Left to right: the 1992 food pyramid, the updated version in 2005, and the new MyPlate graphic, released today.
The days of the good ol’ food pyramid are over. Today, First Lady Michelle Obama and the US Department of Agriculture released a new image-based food guide called MyPlate.
The new image more closely reflects what dieticians and nutrition experts advise for a balanced diet: lots of fruits and veggies along with whole grains and lean protein, and a small serving of low-fat dairy. With simpler text and colors—not to mention a more relatable visual object, the plate—the new guide is much easier to understand than the pyramid.
The food pyramid had two iterations. The first one, which debuted in 1992, included something you don’t see on the new graphic at all: a section for fats, oils, and sweets. The old graphic advised that they should be consumed “sparingly.” The updated 2005 pyramid was a bit oversimplified; it removed all the text about specific food groups, and included only a tagline: "Steps to a Healthier You."
The MyPlate team aimed to clarify the dietary guidelines using simple text and bright colors.

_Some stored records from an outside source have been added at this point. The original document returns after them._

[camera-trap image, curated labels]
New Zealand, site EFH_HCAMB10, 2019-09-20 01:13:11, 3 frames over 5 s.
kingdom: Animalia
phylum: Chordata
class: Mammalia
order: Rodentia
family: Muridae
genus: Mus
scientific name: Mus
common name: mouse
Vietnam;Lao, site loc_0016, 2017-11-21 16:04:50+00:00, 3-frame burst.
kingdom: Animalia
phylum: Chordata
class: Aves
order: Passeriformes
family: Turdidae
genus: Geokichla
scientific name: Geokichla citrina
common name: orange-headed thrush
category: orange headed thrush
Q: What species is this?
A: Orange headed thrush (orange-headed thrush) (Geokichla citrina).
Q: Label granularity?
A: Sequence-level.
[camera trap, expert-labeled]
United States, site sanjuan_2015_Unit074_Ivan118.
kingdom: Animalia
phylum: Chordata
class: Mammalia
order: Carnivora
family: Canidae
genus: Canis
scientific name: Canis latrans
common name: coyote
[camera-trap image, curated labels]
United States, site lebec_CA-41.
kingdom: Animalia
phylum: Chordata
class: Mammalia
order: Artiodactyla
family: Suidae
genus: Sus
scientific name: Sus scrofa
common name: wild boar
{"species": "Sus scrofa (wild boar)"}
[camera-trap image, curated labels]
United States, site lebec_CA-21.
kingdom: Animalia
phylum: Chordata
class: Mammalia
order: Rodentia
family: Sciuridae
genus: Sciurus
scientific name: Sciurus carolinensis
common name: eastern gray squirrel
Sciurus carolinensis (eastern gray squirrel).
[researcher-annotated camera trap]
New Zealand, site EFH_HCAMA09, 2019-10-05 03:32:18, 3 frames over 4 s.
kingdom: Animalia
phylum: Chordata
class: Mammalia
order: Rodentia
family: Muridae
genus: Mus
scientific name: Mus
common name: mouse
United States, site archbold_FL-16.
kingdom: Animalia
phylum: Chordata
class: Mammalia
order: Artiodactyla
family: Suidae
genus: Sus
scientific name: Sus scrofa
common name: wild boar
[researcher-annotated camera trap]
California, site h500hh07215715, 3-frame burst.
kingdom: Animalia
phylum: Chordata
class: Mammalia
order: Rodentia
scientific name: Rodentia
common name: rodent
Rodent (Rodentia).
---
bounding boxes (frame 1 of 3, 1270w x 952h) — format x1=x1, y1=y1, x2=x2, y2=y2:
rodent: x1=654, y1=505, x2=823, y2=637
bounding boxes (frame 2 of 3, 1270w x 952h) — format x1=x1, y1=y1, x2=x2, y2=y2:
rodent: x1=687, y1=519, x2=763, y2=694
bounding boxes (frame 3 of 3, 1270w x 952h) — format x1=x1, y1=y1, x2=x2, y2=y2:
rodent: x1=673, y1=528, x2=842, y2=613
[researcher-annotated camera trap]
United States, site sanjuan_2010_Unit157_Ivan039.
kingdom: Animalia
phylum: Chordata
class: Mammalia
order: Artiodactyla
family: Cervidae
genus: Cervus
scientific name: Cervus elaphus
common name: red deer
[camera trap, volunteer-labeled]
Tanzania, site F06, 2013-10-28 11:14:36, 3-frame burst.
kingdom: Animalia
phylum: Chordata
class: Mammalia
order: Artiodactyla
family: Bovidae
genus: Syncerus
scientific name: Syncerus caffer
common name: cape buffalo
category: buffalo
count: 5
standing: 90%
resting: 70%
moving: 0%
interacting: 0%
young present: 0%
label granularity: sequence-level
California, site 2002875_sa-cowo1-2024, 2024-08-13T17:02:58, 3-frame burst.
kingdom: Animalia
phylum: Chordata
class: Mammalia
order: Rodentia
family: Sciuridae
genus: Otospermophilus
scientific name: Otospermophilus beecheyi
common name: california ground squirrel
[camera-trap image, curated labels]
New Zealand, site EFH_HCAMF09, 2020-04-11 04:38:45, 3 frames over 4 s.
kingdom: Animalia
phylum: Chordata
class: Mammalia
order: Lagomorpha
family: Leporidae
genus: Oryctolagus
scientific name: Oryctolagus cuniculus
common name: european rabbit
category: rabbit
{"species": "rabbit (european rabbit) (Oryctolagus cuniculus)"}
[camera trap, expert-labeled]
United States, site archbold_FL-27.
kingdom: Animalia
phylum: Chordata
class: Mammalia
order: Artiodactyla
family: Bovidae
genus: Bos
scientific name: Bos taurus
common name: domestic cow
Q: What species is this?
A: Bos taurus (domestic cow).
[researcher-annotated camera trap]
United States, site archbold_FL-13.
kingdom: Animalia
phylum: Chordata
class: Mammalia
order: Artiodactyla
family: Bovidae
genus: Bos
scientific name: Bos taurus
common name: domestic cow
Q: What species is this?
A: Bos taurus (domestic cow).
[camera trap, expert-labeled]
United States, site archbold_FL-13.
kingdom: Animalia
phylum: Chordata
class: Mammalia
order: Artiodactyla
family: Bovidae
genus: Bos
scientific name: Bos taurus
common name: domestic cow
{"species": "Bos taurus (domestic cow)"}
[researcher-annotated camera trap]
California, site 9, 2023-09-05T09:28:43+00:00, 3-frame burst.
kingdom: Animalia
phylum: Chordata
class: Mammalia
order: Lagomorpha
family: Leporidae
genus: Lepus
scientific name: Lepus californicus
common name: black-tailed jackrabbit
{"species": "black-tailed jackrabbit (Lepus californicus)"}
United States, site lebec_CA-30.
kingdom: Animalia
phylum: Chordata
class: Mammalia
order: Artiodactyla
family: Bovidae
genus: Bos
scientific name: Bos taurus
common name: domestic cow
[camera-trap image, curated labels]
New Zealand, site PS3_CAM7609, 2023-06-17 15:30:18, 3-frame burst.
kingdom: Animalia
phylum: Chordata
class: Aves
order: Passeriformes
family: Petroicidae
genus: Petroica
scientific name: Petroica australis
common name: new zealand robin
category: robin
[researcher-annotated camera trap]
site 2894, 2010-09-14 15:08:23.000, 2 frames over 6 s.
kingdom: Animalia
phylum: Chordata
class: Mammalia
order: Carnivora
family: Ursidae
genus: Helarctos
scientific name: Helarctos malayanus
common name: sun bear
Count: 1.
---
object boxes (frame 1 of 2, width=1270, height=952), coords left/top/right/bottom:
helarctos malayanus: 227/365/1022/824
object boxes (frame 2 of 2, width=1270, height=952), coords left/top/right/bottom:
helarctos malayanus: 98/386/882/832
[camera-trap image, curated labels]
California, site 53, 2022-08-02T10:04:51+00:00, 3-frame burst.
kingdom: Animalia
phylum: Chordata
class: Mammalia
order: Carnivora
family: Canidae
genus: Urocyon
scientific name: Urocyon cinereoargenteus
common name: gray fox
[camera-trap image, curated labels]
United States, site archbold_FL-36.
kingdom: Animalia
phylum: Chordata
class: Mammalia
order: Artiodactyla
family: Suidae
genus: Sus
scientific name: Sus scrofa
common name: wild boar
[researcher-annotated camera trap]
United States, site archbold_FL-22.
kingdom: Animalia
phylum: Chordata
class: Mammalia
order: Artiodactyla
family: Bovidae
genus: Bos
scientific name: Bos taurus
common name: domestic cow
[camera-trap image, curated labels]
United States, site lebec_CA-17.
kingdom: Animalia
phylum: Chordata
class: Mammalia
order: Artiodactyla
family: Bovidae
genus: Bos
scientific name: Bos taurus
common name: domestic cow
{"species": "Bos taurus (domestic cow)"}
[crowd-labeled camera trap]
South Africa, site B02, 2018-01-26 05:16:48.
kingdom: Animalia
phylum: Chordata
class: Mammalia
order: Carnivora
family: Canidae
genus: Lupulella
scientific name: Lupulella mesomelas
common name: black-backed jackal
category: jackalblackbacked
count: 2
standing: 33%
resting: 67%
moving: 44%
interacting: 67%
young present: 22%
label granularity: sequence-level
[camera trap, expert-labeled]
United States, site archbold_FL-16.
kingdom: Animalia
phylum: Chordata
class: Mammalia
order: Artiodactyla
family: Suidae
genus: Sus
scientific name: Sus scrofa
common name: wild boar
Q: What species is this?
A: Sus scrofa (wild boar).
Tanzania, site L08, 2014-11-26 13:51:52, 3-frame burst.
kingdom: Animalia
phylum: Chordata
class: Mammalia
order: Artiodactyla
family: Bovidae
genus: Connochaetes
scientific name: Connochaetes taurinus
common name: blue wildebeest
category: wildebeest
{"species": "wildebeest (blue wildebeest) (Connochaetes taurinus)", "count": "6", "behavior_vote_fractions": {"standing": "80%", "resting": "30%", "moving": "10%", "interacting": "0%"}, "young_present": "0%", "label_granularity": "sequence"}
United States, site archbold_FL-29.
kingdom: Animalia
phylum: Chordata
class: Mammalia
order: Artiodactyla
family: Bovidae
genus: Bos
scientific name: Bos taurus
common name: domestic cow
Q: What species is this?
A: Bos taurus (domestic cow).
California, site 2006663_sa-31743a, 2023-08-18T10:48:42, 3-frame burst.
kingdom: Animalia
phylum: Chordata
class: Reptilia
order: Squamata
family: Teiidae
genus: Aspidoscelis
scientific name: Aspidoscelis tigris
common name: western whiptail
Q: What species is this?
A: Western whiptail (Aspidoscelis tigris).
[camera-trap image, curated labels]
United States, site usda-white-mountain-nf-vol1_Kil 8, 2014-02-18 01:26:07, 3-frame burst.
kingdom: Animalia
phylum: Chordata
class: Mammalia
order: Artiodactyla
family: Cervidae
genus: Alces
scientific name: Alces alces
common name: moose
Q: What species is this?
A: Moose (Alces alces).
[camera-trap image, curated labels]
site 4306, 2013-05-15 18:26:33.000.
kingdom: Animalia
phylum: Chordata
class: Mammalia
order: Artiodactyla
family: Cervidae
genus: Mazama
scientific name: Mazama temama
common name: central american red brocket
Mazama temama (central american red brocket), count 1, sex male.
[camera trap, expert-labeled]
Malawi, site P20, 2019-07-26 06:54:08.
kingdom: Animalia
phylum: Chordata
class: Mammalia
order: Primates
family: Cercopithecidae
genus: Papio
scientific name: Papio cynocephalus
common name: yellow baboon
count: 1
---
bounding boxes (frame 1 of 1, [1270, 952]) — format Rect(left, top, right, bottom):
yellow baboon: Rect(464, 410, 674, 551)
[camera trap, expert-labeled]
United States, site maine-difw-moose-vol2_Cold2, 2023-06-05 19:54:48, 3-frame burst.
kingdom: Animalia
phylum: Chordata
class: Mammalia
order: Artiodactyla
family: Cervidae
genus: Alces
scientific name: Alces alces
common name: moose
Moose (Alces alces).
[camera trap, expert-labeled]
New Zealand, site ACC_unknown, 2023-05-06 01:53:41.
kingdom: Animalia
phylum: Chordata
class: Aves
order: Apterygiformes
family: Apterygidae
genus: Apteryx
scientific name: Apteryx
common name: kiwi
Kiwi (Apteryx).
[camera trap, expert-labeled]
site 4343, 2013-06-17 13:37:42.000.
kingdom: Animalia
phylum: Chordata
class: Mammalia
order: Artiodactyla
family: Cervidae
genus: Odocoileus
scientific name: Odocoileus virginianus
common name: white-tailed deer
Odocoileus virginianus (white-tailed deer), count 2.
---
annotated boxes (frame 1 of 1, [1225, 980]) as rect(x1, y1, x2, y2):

They’ll be rolling out a campaign in phases, which will include easy-to-remember instructions such as “avoid oversized portions” and “enjoy your food, but eat less.”
“This is a quick, simple reminder for all of us to be more mindful of the foods that we’re eating and as a mom, I can already tell how much this is going to help parents across the country,” said the First Lady in a press statement.
The new MyPlate image is part of Obama’s effort to stem obesity in the United States. The plate was focus-group tested with about 4,500 people, including kids, according to the New York Times. The entire campaign—the image design itself, plus the Web site and other educational materials—cost about $2 million.